START PASSAGE SHOWN

HostBridge and Section 508
Terminal-based CICS applications do not meet Section 508 accessibility requirements. HostBridge XML-enables legacy applications, making it easy to integrate critical mainframe data with more accessible interfaces.
In 1998, Congress amended the Rehabilitation Act to require federal agencies to make their electronic and information technology accessible to people with disabilities. Often referred to as “Section 508,” the law is intended to eliminate technology barriers, provide new opportunities for people with disabilities, and encourage development of technologies that help achieve these goals.
Most CICS applications were designed to do one of two things: communicate with a 3270 “green screen” terminal (visual transactions) or communicate with other applications (non-visual transactions). Terminal-oriented applications often pose a problem for people with disabilities. Because the interfaces are text-based and generally accept only keyboard input, people with visual or tactile disabilities often find it difficult or impossible to use CICS applications. Yet with decades of data and millions of dollars invested in these applications, companies would gain many benefits from extending legacy access to all their users.

END PASSAGE SHOWN
START INFORMATION SHOWN

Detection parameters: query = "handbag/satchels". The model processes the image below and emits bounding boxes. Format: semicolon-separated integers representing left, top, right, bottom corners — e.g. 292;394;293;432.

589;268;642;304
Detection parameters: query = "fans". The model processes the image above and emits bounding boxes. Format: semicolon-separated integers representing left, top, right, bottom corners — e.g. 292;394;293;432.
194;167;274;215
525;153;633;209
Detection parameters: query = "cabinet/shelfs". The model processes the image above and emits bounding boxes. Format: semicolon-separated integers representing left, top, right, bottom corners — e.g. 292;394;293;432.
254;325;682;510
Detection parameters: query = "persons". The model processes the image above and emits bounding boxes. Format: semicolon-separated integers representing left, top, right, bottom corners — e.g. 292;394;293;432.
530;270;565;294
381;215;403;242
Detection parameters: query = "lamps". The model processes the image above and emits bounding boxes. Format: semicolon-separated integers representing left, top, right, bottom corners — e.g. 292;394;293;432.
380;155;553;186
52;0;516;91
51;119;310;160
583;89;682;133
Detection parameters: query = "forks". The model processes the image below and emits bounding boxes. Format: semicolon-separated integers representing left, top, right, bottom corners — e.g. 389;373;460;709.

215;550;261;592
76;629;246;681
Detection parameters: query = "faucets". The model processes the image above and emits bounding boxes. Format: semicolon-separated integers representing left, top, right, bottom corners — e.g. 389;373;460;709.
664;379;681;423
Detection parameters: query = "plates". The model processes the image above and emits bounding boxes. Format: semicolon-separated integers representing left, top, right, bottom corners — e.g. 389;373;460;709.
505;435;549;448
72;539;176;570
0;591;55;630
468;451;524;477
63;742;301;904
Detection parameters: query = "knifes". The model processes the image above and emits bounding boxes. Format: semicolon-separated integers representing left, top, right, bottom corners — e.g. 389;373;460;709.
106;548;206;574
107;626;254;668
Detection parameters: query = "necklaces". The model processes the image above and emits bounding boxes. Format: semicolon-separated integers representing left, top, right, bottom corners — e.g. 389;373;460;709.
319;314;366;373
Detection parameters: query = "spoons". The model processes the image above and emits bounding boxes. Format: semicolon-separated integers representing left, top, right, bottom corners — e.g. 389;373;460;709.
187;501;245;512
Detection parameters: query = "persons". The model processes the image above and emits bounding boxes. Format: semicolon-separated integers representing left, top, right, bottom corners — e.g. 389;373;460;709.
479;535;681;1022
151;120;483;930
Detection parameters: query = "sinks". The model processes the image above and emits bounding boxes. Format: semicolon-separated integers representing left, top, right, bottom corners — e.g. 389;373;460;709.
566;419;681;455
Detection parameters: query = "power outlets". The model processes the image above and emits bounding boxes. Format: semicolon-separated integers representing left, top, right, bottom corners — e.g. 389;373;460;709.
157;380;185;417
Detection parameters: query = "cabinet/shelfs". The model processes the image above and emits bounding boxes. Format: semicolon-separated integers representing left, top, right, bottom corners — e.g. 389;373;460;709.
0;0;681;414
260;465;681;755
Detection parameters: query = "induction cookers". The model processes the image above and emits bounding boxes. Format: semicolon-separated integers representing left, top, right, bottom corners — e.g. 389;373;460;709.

END INFORMATION SHOWN

§ **REQUIRED TASKS**:
1) Decide whether each statement agrees with the Section 508 passage: (a) Section 508 came from a 1998 amendment to the Rehabilitation Act; (b) terminal-based CICS applications generally accept voice input; (c) most CICS applications were designed only to communicate with other applications. For each, answer yes or no and quote the words from the passage that decide it.
2) Resume the Section 508 passage and continue it from its last sentence.

§ **RESULTS FOR THE EXERCISE**:
1)
(a) Yes: "In 1998, Congress amended the Rehabilitation Act to require federal agencies to make their electronic and information technology accessible to people with disabilities."
(b) No: "generally accept only keyboard input"
(c) No: "designed to do one of two things: communicate with a 3270 “green screen” terminal (visual transactions) or communicate with other applications (non-visual transactions)"

2)
HostBridge exposes CICS application data as XML documents, making it easy to integrate CICS applications with newer, more accessible interfaces. For example, employee benefits and financial data can be integrated into a modern portal interfaces accessible by assistive technologies such as screen readers that add audio to the visual interface or special pointing devices to make the interface more usable to those with tactile disabilities.
By making legacy application data available as XML documents, HostBridge enables continued return on CICS investments and compliance with Section 508 requirements.